Well, we are of course familiar with the usual picture of a nerve cell, right? The picture is usually that of a star-like cell, with some cell processes sticking out. These cell processes even differ into two kinds; one is short and highly branching (dendrites), while the other is long and usually non-branching (axon). However, the latter usually terminates in small knob-like endings called axon terminals. So above is a diagram of a nerve cell.
As mentioned earlier, every nerve cell is unique, so this is not really how every nerve cell looks. However, it fairly represents one group of nerve cells called motor neurons.
So back to the question, how can a nerve cell change from a serene to a fiery cell?
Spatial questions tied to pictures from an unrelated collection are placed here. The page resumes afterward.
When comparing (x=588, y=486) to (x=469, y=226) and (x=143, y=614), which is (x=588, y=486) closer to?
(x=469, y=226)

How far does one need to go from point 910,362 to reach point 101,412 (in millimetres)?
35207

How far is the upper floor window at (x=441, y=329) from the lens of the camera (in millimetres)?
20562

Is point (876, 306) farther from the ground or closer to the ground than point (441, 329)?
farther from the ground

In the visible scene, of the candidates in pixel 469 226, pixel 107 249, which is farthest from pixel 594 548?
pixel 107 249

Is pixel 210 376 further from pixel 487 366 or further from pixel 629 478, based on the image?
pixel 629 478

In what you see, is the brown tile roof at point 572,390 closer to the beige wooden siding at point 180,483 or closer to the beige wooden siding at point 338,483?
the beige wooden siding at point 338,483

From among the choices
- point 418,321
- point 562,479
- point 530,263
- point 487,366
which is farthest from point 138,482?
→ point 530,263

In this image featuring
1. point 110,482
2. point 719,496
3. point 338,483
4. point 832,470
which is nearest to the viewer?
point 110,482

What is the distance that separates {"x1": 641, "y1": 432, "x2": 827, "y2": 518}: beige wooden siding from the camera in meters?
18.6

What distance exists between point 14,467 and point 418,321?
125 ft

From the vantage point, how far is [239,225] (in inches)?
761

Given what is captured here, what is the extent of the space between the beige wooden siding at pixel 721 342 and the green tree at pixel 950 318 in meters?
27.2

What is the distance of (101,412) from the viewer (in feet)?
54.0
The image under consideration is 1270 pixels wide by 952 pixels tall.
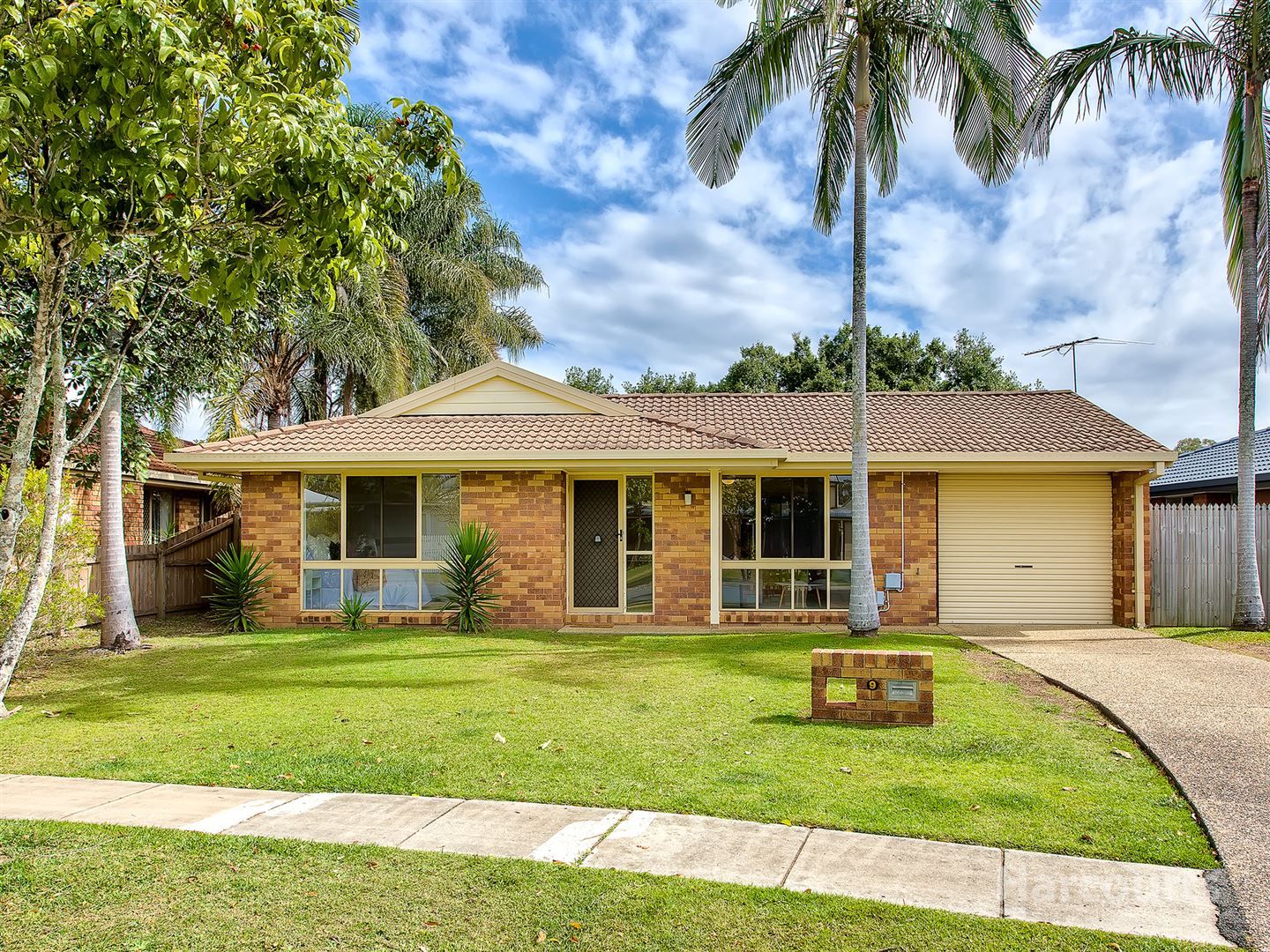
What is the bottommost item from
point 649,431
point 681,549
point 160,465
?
point 681,549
Well, nerve cells have a unique way of distributing their channel proteins. Along their cell body membranes, the channel proteins (both leaky and gated) are distributed about almost evenly. So small batches of ions constantly move in or out through leaky channels, while gated channels open or close depending on the presence of some disturbance or stimulus. Then of course, ion pumps like the Na-K-ATPase pumps constantly pull back potassium ions (K+) that sneak out and bale out sodium ions (Na+) that sneak in. But, it’s a different story where the axon of the neuron starts. In this area, the neuron’s membrane is fully studded with Na and K gated channels. So, when the disturbance or stimulus is strong enough, it can set a whole bunch of gated channels open or close. The action is much like a floodgate opening or closing, it is sudden and it creates instant action. Na ions rush inwards while K ions rush outwards. Thus, the nerve cell is usually described as “firing” when it is in this state.
All this action takes place in milliseconds and the nerve cell once more goes back to its resting state, wherein only a few Na and K ions move in and out of the cell until the next disturbance or stimulus comes.
So the way things are arranged in space and time can spell the difference between a humdrum life and an exciting one. However, just like the neuron, we need both kinds of arrangement – one kind makes us grounded, the other kind makes us reach greater heights. Exciting, isn't it?